[External] : Re: way to unbind a bad nvme device/controller without powering off system

James Puthukattukaran james.puthukattukaran at oracle.com
Thu Oct 27 20:14:12 PDT 2022



On 10/25/22 12:56, Keith Busch wrote:
> On Mon, Oct 24, 2022 at 08:26:54PM -0600, Keith Busch wrote:
>> On Mon, Oct 24, 2022 at 08:02:33PM -0400, James Puthukattukaran wrote:
>>> On 10/24/22 18:36, Keith Busch wrote:
>>>
>>>>
>>>> Generally, the default timeout is really long.

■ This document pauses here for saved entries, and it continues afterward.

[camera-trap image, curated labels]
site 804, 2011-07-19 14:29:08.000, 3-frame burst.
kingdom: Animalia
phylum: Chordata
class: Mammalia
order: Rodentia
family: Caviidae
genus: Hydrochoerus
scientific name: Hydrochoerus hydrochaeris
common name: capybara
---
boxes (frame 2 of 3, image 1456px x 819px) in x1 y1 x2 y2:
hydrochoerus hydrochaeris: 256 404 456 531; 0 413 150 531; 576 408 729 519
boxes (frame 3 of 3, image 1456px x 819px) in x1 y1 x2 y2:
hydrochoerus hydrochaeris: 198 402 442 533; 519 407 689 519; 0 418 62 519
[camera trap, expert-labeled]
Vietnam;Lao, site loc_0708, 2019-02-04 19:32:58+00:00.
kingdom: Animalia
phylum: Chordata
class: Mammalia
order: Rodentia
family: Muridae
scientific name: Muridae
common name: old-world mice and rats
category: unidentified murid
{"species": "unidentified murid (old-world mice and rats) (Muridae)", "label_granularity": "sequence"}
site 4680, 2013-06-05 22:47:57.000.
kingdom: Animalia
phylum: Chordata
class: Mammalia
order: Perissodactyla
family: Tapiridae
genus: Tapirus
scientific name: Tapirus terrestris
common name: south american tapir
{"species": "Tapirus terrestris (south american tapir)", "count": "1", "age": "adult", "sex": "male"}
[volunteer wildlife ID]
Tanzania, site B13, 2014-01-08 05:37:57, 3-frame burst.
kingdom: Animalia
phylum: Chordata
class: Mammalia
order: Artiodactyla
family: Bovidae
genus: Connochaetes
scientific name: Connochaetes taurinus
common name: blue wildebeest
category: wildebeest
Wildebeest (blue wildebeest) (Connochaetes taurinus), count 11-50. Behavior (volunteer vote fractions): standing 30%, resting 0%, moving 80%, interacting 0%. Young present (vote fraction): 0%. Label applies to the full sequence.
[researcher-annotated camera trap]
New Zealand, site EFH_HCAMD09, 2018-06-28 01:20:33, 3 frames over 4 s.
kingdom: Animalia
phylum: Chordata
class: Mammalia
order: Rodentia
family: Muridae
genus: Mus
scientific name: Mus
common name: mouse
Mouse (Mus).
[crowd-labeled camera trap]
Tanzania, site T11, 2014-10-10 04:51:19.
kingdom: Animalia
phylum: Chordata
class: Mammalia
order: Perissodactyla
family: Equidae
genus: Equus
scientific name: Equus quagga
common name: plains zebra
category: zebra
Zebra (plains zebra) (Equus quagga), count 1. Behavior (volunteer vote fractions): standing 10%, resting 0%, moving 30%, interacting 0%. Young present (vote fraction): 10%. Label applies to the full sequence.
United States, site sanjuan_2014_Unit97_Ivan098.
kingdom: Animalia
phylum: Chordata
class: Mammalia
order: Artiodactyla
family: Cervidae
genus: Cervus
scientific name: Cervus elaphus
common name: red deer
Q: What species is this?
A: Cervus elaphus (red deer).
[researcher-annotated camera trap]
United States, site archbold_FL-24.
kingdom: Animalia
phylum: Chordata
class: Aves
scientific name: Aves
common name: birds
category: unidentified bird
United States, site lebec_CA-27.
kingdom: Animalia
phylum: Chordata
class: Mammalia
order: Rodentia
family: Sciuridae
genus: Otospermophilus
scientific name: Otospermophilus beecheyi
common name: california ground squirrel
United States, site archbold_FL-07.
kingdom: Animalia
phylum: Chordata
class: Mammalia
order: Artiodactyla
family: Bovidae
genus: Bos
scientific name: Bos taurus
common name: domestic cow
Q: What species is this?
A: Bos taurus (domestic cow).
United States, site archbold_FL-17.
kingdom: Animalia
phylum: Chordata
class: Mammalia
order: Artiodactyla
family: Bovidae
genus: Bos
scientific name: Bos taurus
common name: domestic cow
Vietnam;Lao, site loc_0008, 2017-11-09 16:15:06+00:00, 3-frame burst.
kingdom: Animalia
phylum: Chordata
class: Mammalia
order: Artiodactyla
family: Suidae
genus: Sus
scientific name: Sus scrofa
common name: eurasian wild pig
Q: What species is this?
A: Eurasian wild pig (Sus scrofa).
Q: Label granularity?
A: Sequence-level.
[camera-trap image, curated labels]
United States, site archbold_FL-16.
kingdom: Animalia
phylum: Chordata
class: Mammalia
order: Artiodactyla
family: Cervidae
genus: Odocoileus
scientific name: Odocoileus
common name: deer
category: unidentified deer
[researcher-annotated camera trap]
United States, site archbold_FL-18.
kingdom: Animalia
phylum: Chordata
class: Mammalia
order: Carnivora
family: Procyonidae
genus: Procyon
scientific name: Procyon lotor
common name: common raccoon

If you have a broken
>>>> controller, it could take several minutes before the driver unblocks
>>>> forward progress to unbind.
>>> One concern is that the reset controller flow attempts to reinitialze the controller and this will cause problems if the controller is bad. Would it make sense to have a sysfs "remove_controller" interface that simply goes through and does a nvme_dev_disable() with the assumption that the controller is dead? Will the nvme_kill_queues() in nvme_dev_disadble() unwedge any potential nvme reset thread that is blocked and thus allow the nvme_remove() flow to complete?
>>> thanks
>>
>> In your log snippet, there's this line:
>>
>>   kernel:warning: [10416608.580157] nvme nvme3: I/O 209 QID 1 timeout, disable controller
>>
>> The next action the driver takes after logging that is to drain any
>> outstanding IO through a forced reset, and all subsequent tasks *should*
>> be unblocked after that completes to allow the unbinding, so I don't
>> think adding any new sysfs knobs is going to help if it's not already
>> succeeding.
>>
>> The only other thing that looks odd is that one of your stuck tasks is a
>> user passthrough command, but that should have also been cleared out by
>> the reset. Do you know what command that process is sending? I'll need
>> to double check your kernel version to see if there's anything missing
>> in that driver to ensure the unbinding succeeds. 
> 

The nvme command is either id-ctrl or id-ns; rather pedestrian

> I think there could be a mismatched queue quiesce state happening, but
> there's some fixes for this in later kernels. Could you possibly try
> something newer, like 6.0-stable, as an experiment?


Can you point me to the patches for this? would it straightforward to backport?